Nicolas Girard

Personal information
- Born: 22 May 2000 (age 26)

Sport
- Sport: Archery
- Event: Compound

Medal record
Men's compound archery
Representing France
World Championships
| Gold medal – first place | 2025 Gwangju | Individual |
| Silver medal – second place | 2025 Gwangju | Team |
European Championships
| Gold medal – first place | 2026 Antalya | Team |
| Silver medal – second place | 2021 Antalya | Team |
European Indoor Championships
| Gold medal – first place | 2025 Samsun | Individual |
| Gold medal – first place | 2026 Plovdiv | Team |
| Silver medal – second place | 2026 Plovdiv | Individual |
| Bronze medal – third place | 2022 Laško | Individual |
| Bronze medal – third place | 2024 Varaždin | Individual |

= Nicolas Girard (archer) =

French archer (born 2000)

Nicolas Girard (born 22 May 2000) is a French compound archer. He won the gold medal in the men's individual compound event at the 2025 World Archery Championships.

==Career==
In February 2025, Girard competed at the 2025 European Indoor Archery Championships and won a gold medal in the men's individual compound.

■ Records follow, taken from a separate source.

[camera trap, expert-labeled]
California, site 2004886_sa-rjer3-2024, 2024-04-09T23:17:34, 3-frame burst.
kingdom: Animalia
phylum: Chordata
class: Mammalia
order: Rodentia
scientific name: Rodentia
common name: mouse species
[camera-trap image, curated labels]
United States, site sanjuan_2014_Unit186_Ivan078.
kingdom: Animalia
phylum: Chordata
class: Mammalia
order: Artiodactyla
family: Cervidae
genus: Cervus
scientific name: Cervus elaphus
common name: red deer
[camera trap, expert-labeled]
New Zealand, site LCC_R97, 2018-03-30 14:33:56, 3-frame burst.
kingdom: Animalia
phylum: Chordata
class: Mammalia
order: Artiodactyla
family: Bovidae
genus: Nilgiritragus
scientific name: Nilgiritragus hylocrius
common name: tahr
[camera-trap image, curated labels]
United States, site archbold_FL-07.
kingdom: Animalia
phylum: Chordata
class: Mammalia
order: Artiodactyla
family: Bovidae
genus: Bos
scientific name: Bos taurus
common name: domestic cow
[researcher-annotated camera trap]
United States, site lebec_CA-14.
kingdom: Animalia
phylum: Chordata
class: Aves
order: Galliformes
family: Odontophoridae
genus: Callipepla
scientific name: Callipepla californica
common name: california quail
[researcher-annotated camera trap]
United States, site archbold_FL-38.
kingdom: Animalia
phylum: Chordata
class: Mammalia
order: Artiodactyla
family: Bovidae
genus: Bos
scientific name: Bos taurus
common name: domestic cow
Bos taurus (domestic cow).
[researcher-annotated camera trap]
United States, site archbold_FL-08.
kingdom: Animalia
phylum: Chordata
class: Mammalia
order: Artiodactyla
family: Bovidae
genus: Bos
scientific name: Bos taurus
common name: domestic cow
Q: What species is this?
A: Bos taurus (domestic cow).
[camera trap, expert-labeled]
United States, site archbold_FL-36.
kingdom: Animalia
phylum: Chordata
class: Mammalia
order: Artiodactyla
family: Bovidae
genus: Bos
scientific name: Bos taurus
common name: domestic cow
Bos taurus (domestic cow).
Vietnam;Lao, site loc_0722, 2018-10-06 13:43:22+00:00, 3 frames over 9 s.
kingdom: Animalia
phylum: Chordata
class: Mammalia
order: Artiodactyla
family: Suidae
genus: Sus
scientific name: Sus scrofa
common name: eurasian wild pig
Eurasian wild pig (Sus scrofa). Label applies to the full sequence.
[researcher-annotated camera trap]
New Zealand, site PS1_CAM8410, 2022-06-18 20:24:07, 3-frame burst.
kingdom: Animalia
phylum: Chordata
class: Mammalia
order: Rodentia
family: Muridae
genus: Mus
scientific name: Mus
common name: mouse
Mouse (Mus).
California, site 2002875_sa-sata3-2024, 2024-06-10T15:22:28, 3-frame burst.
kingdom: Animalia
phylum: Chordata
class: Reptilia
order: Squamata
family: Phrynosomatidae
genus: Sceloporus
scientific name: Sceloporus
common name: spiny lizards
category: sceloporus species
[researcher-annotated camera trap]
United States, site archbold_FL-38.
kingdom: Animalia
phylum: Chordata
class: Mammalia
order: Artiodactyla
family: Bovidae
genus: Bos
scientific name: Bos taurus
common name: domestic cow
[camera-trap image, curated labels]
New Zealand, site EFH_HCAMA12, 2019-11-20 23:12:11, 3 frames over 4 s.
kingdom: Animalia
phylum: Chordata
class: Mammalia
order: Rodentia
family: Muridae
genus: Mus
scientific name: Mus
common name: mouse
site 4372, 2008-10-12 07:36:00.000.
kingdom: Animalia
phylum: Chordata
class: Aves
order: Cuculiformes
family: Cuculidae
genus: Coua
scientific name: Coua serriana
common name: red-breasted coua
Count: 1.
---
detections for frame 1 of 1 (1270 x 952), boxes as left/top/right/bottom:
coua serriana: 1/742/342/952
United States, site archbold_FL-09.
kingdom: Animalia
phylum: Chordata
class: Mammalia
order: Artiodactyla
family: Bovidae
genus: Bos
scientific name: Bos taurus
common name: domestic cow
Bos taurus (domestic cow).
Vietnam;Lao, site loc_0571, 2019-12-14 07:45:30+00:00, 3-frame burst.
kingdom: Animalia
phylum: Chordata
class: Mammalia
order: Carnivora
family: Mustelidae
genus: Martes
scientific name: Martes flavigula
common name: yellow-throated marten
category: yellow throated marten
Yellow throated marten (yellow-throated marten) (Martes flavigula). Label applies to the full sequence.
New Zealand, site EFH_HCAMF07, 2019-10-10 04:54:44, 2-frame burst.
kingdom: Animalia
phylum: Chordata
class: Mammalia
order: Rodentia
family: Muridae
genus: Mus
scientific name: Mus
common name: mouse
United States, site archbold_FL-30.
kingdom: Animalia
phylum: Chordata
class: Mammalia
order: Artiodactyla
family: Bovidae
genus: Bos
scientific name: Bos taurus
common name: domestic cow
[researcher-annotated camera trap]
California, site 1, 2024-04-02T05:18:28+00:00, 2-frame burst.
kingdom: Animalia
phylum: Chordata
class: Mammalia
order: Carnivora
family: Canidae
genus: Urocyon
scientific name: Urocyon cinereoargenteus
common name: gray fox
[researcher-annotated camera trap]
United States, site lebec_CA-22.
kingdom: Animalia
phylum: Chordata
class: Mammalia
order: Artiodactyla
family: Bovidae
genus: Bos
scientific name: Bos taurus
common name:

In September 2025, he competed at the 2025 World Archery Championships and won a gold medal in the men's individual compound and a silver medal in the men's team compound. He became France's second compound men's world champion after Sebastien Peineau in 2017.

In May 2026, he competed at the 2026 European Archery Championships and won a gold medal in the team compound event. This was France's first gold medal in the event since 2012.